Panagriya who was always a vocal supporter of Narendra Modi while lecturing in academic groves abroad was brought in to convert the Planning Commission into a more relevant institution which was renamed as Niti Aayog. He left after just two and half years, claiming he could not get more leave from Columbia University. Reportedly, he was concerned over the impact of demonetization on the common man, among other issues. As for Subramanian, he left in June this year apparently due to pressing family commitments. But he has now come out with a book talking about the draconian impact of demonetization on the economy. Like Panagriya, he too was a professor at an international institute abroad when he was handpicked by this regime to take charge of economic policymaking. The rapid turnover, right from Raghuram Rajan who returned to academia in the University of Chicago to Arvind Panagriya to Arvind Subramaniam to Urjit Patel, clearly indicates there is a serious problem in dealing with economic advisors and heads of critical institutions like the RBI. The Finance Ministry has to bear the major responsibility on this score. But it could well be due to pressures from other organizations of the Sangh Parivar on the political leadership.
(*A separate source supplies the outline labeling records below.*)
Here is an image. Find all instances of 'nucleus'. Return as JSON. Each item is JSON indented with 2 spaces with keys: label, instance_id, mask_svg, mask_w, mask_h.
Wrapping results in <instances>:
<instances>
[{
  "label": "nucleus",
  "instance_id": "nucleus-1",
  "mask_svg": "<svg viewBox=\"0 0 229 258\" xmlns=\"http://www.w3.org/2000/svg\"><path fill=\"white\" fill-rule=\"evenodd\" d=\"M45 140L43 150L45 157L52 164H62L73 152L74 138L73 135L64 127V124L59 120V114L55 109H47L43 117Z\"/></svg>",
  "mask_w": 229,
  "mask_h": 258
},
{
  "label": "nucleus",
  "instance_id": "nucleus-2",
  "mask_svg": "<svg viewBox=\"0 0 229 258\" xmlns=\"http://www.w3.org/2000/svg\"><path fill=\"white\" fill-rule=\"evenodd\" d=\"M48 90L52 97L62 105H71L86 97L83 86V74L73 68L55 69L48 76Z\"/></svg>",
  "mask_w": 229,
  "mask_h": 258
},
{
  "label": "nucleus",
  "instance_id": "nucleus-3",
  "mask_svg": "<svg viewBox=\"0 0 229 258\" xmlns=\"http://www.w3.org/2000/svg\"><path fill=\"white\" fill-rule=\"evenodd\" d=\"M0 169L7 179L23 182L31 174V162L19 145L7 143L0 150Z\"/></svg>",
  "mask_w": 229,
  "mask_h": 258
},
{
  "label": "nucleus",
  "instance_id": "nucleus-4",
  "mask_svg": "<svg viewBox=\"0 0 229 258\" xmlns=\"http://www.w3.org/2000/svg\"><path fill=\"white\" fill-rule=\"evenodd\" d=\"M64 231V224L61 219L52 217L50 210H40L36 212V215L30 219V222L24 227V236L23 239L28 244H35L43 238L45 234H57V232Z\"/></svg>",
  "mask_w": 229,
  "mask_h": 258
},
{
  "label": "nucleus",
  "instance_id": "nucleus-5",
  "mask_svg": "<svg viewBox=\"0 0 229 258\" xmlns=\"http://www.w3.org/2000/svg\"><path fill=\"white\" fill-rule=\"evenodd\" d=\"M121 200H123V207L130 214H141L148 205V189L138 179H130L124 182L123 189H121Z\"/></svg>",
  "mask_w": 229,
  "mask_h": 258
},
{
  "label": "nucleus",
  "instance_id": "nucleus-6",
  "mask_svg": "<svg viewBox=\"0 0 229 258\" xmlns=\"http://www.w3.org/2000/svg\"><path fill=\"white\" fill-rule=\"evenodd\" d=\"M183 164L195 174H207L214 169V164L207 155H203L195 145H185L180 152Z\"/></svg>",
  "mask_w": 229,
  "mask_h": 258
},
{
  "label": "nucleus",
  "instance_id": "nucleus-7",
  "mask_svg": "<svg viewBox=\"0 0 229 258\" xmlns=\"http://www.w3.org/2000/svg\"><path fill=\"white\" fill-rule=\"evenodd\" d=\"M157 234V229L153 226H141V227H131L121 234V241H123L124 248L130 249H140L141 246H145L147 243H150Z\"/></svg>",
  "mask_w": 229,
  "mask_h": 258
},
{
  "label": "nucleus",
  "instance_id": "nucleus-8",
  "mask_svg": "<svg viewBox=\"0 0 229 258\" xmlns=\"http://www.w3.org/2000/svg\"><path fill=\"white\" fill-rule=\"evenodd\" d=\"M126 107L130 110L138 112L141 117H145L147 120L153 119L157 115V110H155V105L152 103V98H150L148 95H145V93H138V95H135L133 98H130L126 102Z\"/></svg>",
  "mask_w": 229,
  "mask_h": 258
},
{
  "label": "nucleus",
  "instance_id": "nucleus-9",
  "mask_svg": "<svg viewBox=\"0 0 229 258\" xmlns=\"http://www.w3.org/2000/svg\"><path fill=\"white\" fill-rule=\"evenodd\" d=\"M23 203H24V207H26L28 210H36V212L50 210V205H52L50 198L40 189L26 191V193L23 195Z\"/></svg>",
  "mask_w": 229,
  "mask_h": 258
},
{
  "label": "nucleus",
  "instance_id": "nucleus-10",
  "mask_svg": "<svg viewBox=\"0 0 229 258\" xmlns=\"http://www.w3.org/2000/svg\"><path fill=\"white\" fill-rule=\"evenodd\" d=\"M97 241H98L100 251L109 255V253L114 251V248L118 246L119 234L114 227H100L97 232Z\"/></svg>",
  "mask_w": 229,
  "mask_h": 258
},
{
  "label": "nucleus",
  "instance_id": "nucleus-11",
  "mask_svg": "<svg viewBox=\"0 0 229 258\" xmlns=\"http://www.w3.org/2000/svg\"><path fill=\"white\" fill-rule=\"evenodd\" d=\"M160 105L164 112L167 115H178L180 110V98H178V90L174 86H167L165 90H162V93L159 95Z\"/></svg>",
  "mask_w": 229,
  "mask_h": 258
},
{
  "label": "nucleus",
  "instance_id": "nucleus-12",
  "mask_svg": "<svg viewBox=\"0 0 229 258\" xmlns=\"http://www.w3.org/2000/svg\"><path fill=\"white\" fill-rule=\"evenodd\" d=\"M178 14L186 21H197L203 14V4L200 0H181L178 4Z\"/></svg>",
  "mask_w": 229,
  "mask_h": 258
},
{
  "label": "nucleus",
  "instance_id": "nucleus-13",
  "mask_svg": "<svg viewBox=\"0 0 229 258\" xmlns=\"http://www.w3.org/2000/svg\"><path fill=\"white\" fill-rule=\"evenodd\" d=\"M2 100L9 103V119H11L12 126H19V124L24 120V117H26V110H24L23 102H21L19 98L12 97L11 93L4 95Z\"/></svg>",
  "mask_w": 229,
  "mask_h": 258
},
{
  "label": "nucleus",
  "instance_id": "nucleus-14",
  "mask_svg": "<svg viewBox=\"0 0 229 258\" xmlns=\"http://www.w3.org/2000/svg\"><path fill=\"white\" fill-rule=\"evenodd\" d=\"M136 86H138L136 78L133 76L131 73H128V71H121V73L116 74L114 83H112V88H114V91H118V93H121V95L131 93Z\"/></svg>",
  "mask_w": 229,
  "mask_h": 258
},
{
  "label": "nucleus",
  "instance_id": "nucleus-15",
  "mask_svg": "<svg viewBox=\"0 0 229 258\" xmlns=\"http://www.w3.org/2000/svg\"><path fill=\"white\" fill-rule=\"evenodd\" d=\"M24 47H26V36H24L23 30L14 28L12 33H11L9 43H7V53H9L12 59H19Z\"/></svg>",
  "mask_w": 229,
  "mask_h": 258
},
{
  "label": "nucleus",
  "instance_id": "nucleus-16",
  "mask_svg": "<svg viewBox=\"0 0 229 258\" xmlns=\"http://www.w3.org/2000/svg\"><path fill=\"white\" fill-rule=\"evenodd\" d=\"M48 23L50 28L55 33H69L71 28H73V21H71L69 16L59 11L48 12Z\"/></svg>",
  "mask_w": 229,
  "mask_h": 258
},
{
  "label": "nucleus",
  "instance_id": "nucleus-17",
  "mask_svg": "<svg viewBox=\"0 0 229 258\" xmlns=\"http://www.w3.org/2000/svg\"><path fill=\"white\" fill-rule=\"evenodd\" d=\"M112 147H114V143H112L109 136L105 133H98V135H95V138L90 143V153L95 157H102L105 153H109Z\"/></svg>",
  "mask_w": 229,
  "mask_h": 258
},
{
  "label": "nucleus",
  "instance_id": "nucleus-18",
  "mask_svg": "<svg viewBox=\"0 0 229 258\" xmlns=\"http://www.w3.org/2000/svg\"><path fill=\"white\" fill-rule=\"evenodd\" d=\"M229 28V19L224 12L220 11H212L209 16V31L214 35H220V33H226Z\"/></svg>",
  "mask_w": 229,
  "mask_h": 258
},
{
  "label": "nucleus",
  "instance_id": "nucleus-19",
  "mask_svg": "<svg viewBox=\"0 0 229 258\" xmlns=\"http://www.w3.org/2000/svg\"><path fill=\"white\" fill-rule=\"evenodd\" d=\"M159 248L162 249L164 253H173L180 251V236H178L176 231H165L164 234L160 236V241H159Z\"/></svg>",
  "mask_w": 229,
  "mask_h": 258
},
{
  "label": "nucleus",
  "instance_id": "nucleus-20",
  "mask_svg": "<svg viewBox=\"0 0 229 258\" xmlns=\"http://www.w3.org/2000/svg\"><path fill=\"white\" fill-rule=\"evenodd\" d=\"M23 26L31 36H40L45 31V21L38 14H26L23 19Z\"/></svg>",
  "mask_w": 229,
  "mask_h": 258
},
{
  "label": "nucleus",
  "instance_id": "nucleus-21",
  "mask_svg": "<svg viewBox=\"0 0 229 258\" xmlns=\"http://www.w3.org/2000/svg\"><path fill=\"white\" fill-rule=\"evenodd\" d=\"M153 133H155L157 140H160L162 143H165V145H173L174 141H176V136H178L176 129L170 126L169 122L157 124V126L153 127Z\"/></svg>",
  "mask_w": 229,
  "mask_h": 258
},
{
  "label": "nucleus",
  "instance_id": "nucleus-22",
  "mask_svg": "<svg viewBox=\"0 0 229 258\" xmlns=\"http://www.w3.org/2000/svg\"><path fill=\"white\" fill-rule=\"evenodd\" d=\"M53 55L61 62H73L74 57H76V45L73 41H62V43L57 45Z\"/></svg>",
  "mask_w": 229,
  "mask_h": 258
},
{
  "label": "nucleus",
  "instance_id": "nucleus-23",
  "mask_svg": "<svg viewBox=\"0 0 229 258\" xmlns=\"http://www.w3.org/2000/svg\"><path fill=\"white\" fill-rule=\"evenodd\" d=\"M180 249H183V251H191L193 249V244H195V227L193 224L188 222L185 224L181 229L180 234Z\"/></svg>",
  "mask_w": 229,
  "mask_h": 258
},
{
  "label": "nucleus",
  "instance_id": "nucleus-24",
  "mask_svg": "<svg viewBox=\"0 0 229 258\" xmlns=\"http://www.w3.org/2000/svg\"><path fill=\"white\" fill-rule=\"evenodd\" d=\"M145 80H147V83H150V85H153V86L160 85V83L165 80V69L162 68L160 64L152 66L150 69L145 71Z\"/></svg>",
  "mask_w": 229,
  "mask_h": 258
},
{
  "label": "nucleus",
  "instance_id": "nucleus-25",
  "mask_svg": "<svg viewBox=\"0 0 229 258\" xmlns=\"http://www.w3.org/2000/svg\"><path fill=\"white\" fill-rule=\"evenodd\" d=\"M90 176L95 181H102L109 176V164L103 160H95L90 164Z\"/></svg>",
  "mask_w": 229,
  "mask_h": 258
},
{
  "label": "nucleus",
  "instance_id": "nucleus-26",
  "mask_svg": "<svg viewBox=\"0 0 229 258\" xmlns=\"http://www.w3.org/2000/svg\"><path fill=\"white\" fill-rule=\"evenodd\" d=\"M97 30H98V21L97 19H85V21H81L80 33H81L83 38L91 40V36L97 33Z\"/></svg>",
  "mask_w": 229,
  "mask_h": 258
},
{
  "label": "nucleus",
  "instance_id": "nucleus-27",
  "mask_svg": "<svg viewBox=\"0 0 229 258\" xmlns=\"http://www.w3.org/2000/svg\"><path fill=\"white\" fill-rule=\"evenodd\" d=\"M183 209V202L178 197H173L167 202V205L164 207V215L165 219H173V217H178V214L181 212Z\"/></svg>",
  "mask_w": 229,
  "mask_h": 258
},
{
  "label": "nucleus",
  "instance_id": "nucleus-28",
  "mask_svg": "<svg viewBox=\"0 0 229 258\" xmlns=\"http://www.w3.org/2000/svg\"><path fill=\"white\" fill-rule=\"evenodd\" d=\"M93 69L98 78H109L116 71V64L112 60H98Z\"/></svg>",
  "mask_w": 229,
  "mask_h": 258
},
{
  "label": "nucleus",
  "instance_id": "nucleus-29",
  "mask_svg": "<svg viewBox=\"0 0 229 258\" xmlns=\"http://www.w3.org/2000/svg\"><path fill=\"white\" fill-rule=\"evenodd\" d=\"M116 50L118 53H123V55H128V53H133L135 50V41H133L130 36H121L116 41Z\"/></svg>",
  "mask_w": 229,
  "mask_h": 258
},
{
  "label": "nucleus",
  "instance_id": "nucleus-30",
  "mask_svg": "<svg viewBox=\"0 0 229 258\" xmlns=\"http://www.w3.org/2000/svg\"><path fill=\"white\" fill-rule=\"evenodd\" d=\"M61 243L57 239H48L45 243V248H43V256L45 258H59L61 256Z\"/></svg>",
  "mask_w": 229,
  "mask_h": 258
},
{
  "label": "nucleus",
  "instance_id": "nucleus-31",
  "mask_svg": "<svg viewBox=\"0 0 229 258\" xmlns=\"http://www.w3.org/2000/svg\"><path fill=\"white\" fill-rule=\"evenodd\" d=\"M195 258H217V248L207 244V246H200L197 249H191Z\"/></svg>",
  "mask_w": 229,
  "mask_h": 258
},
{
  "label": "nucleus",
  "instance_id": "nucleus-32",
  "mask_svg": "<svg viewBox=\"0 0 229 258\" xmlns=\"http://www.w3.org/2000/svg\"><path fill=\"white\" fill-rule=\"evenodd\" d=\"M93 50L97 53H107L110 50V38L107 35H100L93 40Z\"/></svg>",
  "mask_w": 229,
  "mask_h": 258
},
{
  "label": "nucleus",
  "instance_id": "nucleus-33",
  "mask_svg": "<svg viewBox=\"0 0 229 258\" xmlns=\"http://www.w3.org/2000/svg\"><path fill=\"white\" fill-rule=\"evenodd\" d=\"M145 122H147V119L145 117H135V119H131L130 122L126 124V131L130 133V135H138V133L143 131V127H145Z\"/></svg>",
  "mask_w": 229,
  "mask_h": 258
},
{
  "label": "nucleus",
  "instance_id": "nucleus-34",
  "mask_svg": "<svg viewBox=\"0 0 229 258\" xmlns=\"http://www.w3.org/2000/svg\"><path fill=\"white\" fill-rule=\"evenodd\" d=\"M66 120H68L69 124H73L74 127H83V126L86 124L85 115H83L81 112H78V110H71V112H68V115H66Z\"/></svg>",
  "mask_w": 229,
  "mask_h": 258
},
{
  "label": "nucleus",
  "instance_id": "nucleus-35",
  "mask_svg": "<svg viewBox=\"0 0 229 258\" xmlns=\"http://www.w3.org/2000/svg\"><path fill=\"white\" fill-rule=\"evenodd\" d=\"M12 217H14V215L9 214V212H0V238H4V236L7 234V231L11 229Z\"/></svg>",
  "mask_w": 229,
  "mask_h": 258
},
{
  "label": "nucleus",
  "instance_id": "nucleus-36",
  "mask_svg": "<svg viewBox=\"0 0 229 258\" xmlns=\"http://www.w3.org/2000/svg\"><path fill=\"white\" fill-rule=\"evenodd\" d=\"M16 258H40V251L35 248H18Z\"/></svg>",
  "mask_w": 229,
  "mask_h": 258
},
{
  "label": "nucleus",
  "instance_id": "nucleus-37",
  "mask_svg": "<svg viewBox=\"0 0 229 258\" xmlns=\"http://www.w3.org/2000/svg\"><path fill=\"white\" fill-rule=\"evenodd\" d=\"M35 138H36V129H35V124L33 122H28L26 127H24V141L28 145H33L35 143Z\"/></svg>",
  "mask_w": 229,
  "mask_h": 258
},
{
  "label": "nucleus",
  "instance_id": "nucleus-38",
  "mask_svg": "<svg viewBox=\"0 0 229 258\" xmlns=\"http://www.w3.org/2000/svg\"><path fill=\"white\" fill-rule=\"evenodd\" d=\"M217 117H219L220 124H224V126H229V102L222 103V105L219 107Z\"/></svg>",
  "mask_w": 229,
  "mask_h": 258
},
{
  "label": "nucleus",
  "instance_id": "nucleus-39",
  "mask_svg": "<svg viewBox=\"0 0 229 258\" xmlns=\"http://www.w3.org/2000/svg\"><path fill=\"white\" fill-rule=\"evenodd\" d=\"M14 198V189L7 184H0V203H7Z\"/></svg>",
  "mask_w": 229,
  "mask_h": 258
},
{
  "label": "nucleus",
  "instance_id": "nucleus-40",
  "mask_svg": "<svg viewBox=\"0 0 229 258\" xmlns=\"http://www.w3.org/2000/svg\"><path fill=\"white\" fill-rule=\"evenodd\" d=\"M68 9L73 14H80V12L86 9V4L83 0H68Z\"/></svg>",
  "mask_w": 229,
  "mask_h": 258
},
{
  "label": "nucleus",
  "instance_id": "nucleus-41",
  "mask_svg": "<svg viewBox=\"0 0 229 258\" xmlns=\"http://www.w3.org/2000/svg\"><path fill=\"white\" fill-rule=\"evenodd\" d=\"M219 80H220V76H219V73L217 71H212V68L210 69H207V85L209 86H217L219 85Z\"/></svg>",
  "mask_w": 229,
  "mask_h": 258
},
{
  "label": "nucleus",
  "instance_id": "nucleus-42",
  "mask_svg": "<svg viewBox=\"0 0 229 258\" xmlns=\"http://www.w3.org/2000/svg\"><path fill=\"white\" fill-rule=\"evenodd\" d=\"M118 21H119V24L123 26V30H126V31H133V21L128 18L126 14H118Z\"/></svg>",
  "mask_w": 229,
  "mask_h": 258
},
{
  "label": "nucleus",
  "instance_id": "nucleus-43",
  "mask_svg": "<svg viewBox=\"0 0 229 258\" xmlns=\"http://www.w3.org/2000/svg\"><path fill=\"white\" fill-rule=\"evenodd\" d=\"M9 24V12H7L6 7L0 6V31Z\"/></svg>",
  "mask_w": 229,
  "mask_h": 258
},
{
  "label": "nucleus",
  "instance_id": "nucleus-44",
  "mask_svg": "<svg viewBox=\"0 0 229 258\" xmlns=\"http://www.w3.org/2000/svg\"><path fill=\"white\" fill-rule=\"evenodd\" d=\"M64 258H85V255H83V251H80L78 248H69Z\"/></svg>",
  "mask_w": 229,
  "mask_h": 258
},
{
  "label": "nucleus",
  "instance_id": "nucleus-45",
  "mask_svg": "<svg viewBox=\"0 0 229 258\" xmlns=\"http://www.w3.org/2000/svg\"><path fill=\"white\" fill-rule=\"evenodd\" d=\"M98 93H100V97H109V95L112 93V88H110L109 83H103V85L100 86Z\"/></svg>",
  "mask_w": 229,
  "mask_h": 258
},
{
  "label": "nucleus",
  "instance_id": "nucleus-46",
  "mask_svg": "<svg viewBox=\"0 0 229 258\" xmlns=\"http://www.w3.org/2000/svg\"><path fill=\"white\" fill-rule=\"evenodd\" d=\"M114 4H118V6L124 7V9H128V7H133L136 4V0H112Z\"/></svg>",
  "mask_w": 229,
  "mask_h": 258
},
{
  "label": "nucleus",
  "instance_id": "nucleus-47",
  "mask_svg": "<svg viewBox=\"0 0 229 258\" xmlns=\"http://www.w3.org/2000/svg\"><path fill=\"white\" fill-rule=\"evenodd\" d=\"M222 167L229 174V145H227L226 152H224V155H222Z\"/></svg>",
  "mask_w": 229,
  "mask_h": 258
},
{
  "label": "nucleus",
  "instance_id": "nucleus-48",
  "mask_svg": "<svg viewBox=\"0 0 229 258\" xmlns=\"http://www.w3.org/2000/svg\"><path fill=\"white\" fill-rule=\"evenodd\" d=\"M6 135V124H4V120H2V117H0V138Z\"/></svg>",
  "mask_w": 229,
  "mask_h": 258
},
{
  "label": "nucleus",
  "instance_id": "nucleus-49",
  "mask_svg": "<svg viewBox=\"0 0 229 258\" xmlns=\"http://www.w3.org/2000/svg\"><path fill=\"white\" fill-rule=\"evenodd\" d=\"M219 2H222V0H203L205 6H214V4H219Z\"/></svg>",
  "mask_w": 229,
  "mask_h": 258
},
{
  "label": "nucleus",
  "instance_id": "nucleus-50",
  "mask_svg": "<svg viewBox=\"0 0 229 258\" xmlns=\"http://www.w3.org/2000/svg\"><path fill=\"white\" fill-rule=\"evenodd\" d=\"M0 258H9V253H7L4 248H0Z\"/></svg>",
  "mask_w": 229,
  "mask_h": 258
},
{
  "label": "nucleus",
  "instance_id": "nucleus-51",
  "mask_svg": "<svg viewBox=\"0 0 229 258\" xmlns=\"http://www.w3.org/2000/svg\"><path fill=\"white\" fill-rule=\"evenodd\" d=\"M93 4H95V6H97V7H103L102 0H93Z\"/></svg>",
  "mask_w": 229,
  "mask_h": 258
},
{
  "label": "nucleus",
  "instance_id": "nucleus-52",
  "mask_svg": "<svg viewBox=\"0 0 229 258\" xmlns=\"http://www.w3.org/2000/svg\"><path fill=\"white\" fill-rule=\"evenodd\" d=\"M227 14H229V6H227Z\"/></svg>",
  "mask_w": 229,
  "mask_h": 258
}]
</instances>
For instance, the appointment of S. Gurumurthy on the RBI board was a clear move to politicize a hitherto non-political autonomous agency. What has also been interesting is the reliance on the Indian diaspora abroad for these appointments. In a reversal of this trend, ex-bureaucrat Shaktikanta Das has been brought in to head the RBI while a professor at Hyderabad’s Indian School of Business Krishnamurthy Subramanian has been appointed to the post of chief economic advisor. This change, however, is no guarantee that these appointments will last longer than the previous ones. Former bureaucrats have notoriously tended to change from being pliable executives to independent voices when placed in constitutional posts giving them autonomous authority.
Instead it is now for the government to change tack and adopt a more accommodating and positive posture to economic advisors who are in any case aligned with the ideology of the day. It is only a sea change on these lines that will enable a longer tenure for such advisors. The outlook should continue to be for the long run to ensure effective governance even though elections are just a few months away.